These are blanched almonds and while you can buy them in this form, doing it yourself isn't that hard. Just take raw almonds, put them into a bowl and cover with boiling water - let them sit for a minute and then drain. You should then just be able to pop the almond from the skin - just like you do with broad beans.
I'll be using these blanched almonds to make a cake from the island of Capri - Torta Caprese. This isn't what I'd class as a traditional recipe - it dates only from the 1920's to 50's and its origins are a bit hazy. Depending on the source - it was invented by widowed, shipwrecked Austrians or a chef that cooked for Al Capone's goons or a befuddled baker. Whatever the true story, the common factor is that the cook in question forgot to add the flour to the cake they were baking - as a result, this cake is gluten free!
It's a pretty straight forward recipe - creamed butter and sugar, egg yolk, melted chocolate, crushed almonds and to give lift, whipped egg whites.
One of the issues I've had with anglicised versions is that they use almond meal, which makes it texturally a bit one dimensional - here I've lightly toasted the almonds and then blitzed them in a processor to give it a more random result, a mix of meal and little almond nuggets.

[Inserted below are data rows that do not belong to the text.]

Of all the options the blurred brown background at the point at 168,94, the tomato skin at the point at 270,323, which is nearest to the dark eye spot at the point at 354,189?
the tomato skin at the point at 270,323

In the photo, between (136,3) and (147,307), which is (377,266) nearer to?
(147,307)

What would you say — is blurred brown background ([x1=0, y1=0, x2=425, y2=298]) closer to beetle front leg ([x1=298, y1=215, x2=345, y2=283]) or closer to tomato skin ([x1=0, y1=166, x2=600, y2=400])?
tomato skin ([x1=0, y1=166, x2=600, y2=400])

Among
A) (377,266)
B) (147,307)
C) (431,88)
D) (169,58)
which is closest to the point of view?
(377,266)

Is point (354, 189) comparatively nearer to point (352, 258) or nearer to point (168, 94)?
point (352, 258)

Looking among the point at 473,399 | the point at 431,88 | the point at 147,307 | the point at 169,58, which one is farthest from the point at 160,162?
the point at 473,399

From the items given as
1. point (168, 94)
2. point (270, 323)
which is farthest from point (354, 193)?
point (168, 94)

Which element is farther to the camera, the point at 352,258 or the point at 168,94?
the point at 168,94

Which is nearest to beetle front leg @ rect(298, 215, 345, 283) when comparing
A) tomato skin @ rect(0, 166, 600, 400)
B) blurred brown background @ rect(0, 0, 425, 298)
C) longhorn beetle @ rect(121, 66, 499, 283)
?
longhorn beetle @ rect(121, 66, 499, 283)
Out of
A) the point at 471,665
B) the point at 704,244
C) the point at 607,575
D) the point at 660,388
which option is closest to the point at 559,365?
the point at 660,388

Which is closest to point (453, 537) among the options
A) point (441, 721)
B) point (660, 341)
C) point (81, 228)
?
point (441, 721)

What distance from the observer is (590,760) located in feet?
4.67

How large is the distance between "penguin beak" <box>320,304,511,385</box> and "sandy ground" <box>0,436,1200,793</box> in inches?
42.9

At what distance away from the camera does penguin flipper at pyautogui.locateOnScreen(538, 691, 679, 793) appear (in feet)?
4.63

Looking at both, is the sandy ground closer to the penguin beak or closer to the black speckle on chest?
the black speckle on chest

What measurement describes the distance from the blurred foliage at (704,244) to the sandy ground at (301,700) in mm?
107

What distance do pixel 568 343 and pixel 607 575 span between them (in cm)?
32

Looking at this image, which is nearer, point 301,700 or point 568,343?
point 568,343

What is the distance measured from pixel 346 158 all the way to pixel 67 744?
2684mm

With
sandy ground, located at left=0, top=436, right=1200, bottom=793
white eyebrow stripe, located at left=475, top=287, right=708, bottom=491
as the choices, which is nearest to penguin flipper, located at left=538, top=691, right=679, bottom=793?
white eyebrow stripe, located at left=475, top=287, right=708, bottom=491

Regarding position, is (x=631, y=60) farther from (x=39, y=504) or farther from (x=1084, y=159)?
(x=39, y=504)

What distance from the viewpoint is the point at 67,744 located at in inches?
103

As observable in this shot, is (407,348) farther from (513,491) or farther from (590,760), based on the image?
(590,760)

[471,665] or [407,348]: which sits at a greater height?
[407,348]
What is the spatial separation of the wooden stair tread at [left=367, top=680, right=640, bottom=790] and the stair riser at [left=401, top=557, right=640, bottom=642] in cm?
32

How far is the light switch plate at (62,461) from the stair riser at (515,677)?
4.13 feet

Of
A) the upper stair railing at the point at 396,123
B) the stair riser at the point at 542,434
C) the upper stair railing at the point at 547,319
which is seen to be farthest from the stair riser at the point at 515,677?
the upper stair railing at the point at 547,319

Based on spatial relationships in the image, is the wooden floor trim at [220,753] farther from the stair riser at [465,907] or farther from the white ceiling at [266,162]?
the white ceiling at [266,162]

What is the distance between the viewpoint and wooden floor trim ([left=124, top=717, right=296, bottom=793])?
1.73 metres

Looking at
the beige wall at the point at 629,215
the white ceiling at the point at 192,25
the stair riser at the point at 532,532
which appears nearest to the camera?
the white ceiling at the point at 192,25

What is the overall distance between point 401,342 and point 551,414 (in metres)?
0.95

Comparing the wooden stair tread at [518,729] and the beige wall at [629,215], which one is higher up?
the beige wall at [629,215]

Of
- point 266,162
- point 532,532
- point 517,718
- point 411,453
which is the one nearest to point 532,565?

I've also used soft brown sugar as its deep molasses notes adds an extra level of richness.
It's best to make this cake the day before you want to serve it and since tomorrow is my birthday, I think it's safe to say that it has my name on it!
150 grams dark chocolate, roughly chopped
150 grams softened butter
100 grams soft dark brown sugar
3 eggs, separated
vanilla bean paste
150 grams blanched almonds, lightly toasted
Prepare the chocolate:
Place the chocolate in a bowl and rest over a pot of gently simmering water - make sure the water does not touch of the bowl. When the chocolate starts melting, give it a stir and move the pot from the heat - the residual heat should be enough to melt the rest of the chocolate. Stir until smooth and then let it rest to cool until tepid.
Prepare the almonds:
I toasted the almonds in a non-stick skillet over a gentle heat, tossing all the time as they will catch quite quickly and burn. I just want a light golden colour just to intensify the flavour as blanched almonds can be bland. Let them cool before putting in a processor and blitzing until you get a rough crumble - you want a mix of fine meal and little pieces of nut.
Make the cake:
Beat the butter and brown sugar until light and creamy - add in a spoonful of vanilla bean paste or vanilla extract, along with the three egg yolks. Beat briefly to combine.
On a low speed, pour in the cooled, melted chocolate, followed by the nuts - stop beating as soon as they are roughly mixed in. Take a spatula and stir the mixture using a figure eight motion to make sure the mixture is homogenous.
Whip the egg whites to stiff peak.
Take a spoonful of eggwhite and fold it through the batter - once amalgamated, take another spoonful and fold through. Repeat the process two more times until all the eggwhite has been used.
This is a much stiffer mixture than say a sponge so the batter won't really slacken until you've added that last spoonful of eggwhite.
Scoop the batter into a lined 22cm springform cake pan - make sure you have generously buttered the base and the sides of the pan and dusted it with almond meal - smooth the surface with the back of a spoon and place into a preheated 170°C oven for about 35 to 45 minutes.
It's a bit difficult to judge when this cake is done because if you wait until it's completely firm, once it cools it will be too dry. Feel the top of the cake, the edges should be firmer than the center - you want a bit of give in the center. If it's started to pull away from the sides you should probably take it out of the oven. It's not unusual to have cracks on the surface - that's one of the reasons why it's always dusted with icing sugar.
Once you remove it from the oven - let it cool for a few minutes and then run a flat scraper around the sides of the cake pan - this will just break the seal between pan and cake. Then let it cool completely in the pan before removing - the chocolate needs to get cold so it sets and as I mentioned earlier, it's best to cook this the day before - it's just really hard, once your kitchen is full of its lovely aroma, not to just immediately dig in.
I suppose you could say it's a bit like a brownie - the brown sugar gives a crust a wonderful caramel chewiness yet the core of the cake is incredibly moist and those little bites of almond just round it off nicely.